Miss England contestant, Melisa Raouf, recently made history by competing in the pageant without wearing makeup. In a world where unrealistic beauty standards prevail, Raouf’s decision has sparked a global movement encouraging women to embrace their natural beauty. At just 20 years old, she became the first contestant in the pageant’s 94-year history to go makeup-free, challenging the narrow definition of beauty imposed by society.
Raouf revealed that she used to spend three hours perfecting her cosmetics, feeling pressured to conform to society’s expectations. However, after years of feeling insecure, she decided to take a stand against these unrealistic beauty standards. In an interview, she expressed her belief that women should not be scrutinized for not conforming to these standards.
“I wanted to take that bare-face round to the next level and challenge these unrealistic beauty standards,” Raouf said boldly.
Skin-positive activists have been critical of the beauty industry for using manipulated photographs to advertise their products and perpetuating insecurities among women. Raouf herself, a student studying political science at King’s College London, aims to inspire women who, like her, have felt unqualified in society’s eyes.
The Miss England finals, held in Birmingham, took place over the weekend. Contestants from all over the country competed for the prestigious crown. Raouf earned her spot in the competition by winning the optional Miss London Bare Face Top Model competition earlier this year. This competition, introduced in 2019, requires contestants to share a photo of themselves without makeup on their social media accounts.
Before the finals, Raouf participated in a 10-kilometer race and litter cleanup in London to raise money for Beauty with a Purpose, a charity affiliated with Miss World. This charity provides food, water, and education to those in need. Inspired by her journey, Raouf also created the #barefacetrendmovement, which has allowed her to connect with a group of women interested in promoting skin positivity.
Elle Seline, who made history last year by competing in the Ms. Great Britain competition without using cosmetics, praised Raouf for her bold decision.
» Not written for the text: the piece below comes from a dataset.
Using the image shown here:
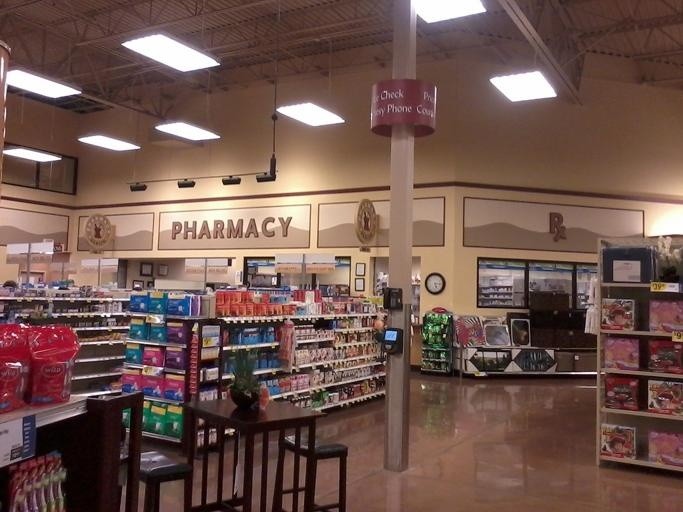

Seline, a champion of women’s empowerment, believes that Raouf’s actions mark a revolution in the perception of beauty. She foresees society experiencing a significant transformation in the way beauty is perceived.
Although Jessica Gagen, an aerospace engineering student, won the Miss England crown on Monday night, Raouf’s message remained powerful in her final speech. She emphasized the need for change and acceptance of women as they are, regardless of age or background.
The movement for genuine skin love has been steadily growing, surprising even real-skin influencers who were initially concerned about negative feedback. Mariia Bilenka, a marketing professional for a face-care app, shared her personal skin story on social media in 2018 to break the taboo surrounding skin disorders.
The hashtags #bareface and #skinpositivity, now popular on Instagram, demonstrate the expansion of this movement. People are embracing unedited, unfiltered images and celebrating their natural beauty.
Raouf’s journey has taught her that self-love and acceptance are far more significant than wearing makeup or using filters. That inner confidence radiates and shines through, surpassing any external enhancements.